ただ、EOS KISS Mは素晴らしいカメラだと断言した上で、あくまでも個人的に、ちょっと気になる点がありました。

KISSシリーズでは恒例になっているのですが、ミラーレスになってもなお、背面に電子ダイヤルは搭載されていません。

最新のDiGiC-8を初搭載までやっているのに、それでもなお、制限を付けるのか・・・とちょっと驚かされてしまいます。


KISSは背面電子ダイヤルを搭載しない・・・これは恒例なので、まぁ分かります。

ただ、そうなのであれば、長年、マニュアル操作においてKISSを支えて来た「Avボタン」は搭載すべきだと思うのでが、なんとありません!!

スペース的にきついとかじゃなく、空き地になってます。

これは、気にならない人は別にどうでも良いんでしょうが、個人的には、EOS KISSでマニュアル操作をずっとやってて、「サブ電子ダイヤルがなくとも、Avボタンあるから頑張れる」と思っていた私には超ショックでした。

確かに、上面パネルのM-Fnボタンに機能を割り当てると、シャッターボタン周りの電子ダイヤルの機能を「シャッター速度」->「絞り」->「露出補正」などと変えるように割り当ては可能ですが、KISSのミラーレスと言いつつ、長年の功労者とも言えるAvボタンを消してしまうのは、なんか寂しい。

気にしない方は全然気にしないでしょうが、一眼レフのEOS KISSをマニュアル撮影オンリーで使っている私は、無意識にAvボタンを押そうとするため、そこに何もない(空き地)というのは、やはりショック大でした。

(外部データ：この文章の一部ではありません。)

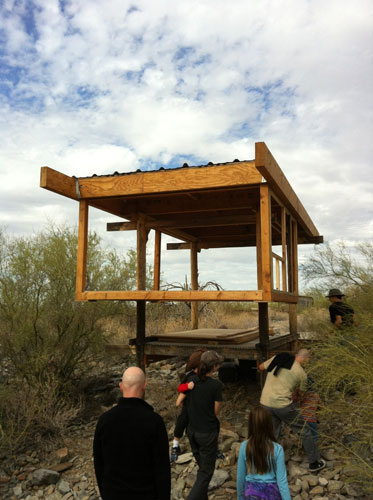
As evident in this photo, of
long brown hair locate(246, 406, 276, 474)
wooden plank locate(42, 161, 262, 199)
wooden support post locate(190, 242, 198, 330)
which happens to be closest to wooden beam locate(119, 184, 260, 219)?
wooden plank locate(42, 161, 262, 199)

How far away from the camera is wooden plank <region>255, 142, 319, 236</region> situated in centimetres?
597

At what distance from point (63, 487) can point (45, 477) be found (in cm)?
37

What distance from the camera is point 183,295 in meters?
7.40

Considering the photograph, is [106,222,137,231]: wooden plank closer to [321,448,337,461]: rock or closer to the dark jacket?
[321,448,337,461]: rock

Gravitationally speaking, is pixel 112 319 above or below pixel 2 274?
below

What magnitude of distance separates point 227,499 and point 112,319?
731 centimetres

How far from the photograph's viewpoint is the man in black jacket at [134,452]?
2771mm

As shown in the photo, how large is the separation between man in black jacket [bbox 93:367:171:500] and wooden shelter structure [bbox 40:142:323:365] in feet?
13.3

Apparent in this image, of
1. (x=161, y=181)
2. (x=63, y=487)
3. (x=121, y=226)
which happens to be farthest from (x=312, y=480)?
(x=121, y=226)

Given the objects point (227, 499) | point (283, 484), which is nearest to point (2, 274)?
point (227, 499)

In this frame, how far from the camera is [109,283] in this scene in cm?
1279

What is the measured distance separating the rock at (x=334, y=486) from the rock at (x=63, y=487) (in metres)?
3.58

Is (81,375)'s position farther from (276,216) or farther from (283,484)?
(283,484)

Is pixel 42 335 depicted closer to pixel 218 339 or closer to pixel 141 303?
pixel 141 303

EOS KISS Mは、ミラーレスカメラとしては、AFの速度や精度もかなり進化しているのを感じます。

ただ、フィーリング面では、いつものEOS Mという感じで、シャッターだけガチャガチャ動くなんとも隔靴掻痒なフィールは精神に引っ掛かります(個人的な問題)。

一眼レフのような心と一体化するような感動的なフィーリングとは、やはり程遠いものを感じるのも正直なところ。

もうそういう事を言っている時代ではないのは分かりますが、この世の中は、効率効率でもう心が痛めつけら削られる領分まで行っている気がします。

効率や結果だけを求めるのならいいですが、そうじゃない世界も生存を許されて欲しい。

今や伝説の名機になりつつある、ミニ一眼レフ「EOS KISS X7」のような、逆にミラーレスに挑戦するミニミニ一眼レフもやはり続けて欲しいなぁ・・・

ミラーレスカメラの良さは認めつつも、小さな一眼レフも捨てがたい事を認識させられました。